• [Activity]: Once the pictures are set aside, reproduce the remaining data exactly.
━━━━━ Working data
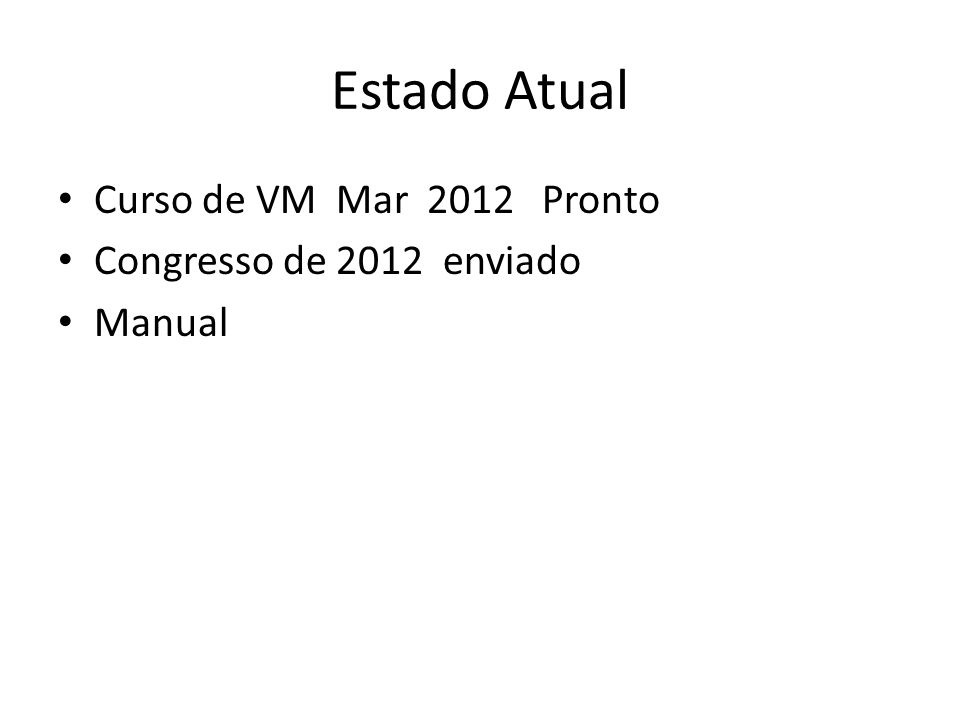 Estado Atual Curso de VM Mar 2012 Pronto Congresso de 2012 enviado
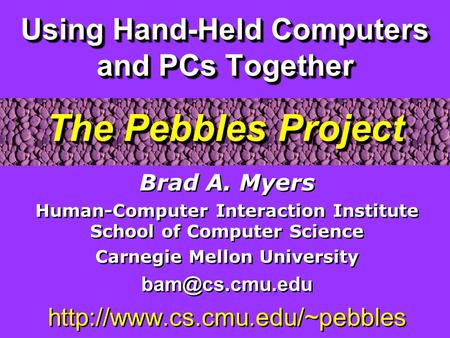 Using Hand-Held Computers and PCs Together The Pebbles Project Brad A. Myers Human-Computer Interaction Institute School of Computer Science Carnegie Mellon.
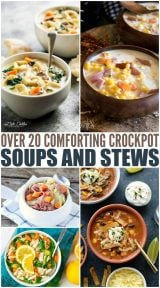 20 Comforting Crockpot Soups and Stews
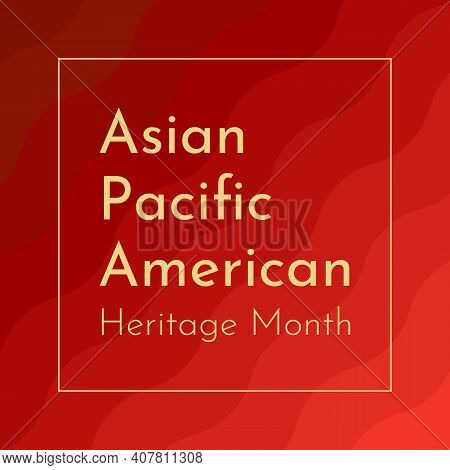Vector Illustration With Red Wavy Background. Text - Asian Pacific American Heritage Month. Celebrat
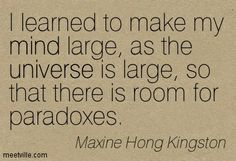 Quotes of Maxine Hong Kingston About earth, right, people, ugly . Spiritual Thoughts, Spiritual Wisdom, Deep Thoughts, Maxine Hong Kingston, Infj Personality, Literary Quotes, Paradox, Look At You, How I Feel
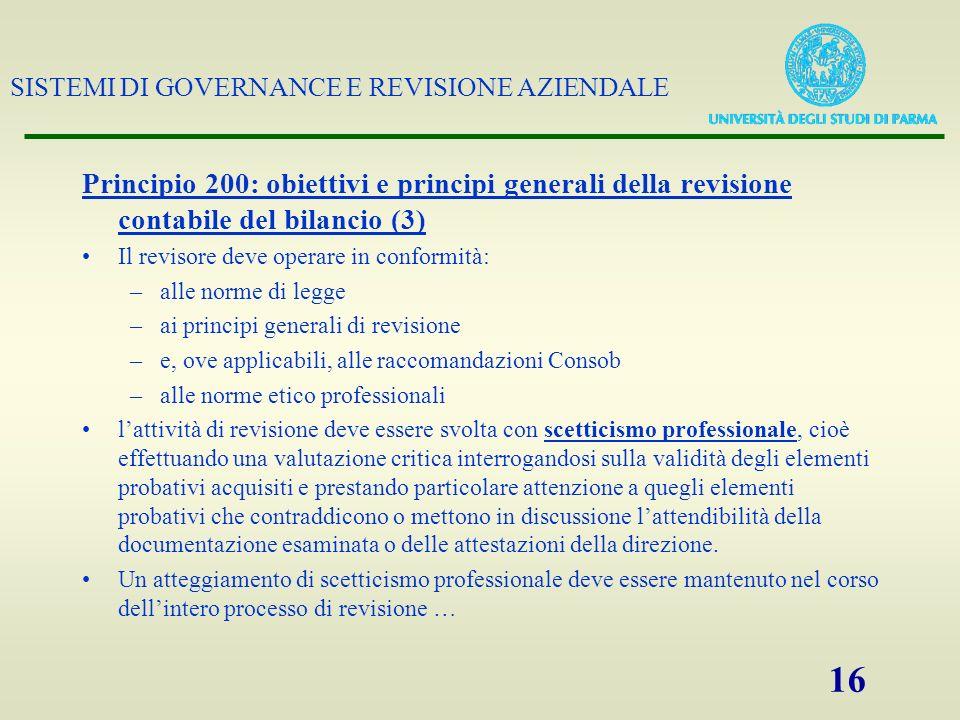 Principio 200: obiettivi e principi generali della revisione contabile del bilancio (3)
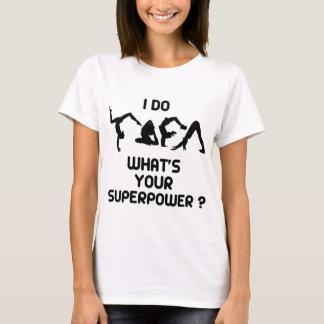 JAG GÖR YOGA VAD ÄR DIN SUPERPOWER TEE SHIRTS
━━━━━━━━━━
• [Result of the task]:
 Estado Atual Curso de VM Mar 2012 Pronto Congresso de 2012 enviado
 Using Hand-Held Computers and PCs Together The Pebbles Project Brad A. Myers Human-Computer Interaction Institute School of Computer Science Carnegie Mellon.
 20 Comforting Crockpot Soups and Stews
Vector Illustration With Red Wavy Background. Text - Asian Pacific American Heritage Month. Celebrat
 Quotes of Maxine Hong Kingston About earth, right, people, ugly . Spiritual Thoughts, Spiritual Wisdom, Deep Thoughts, Maxine Hong Kingston, Infj Personality, Literary Quotes, Paradox, Look At You, How I Feel
 Principio 200: obiettivi e principi generali della revisione contabile del bilancio (3)
 JAG GÖR YOGA VAD ÄR DIN SUPERPOWER TEE SHIRTS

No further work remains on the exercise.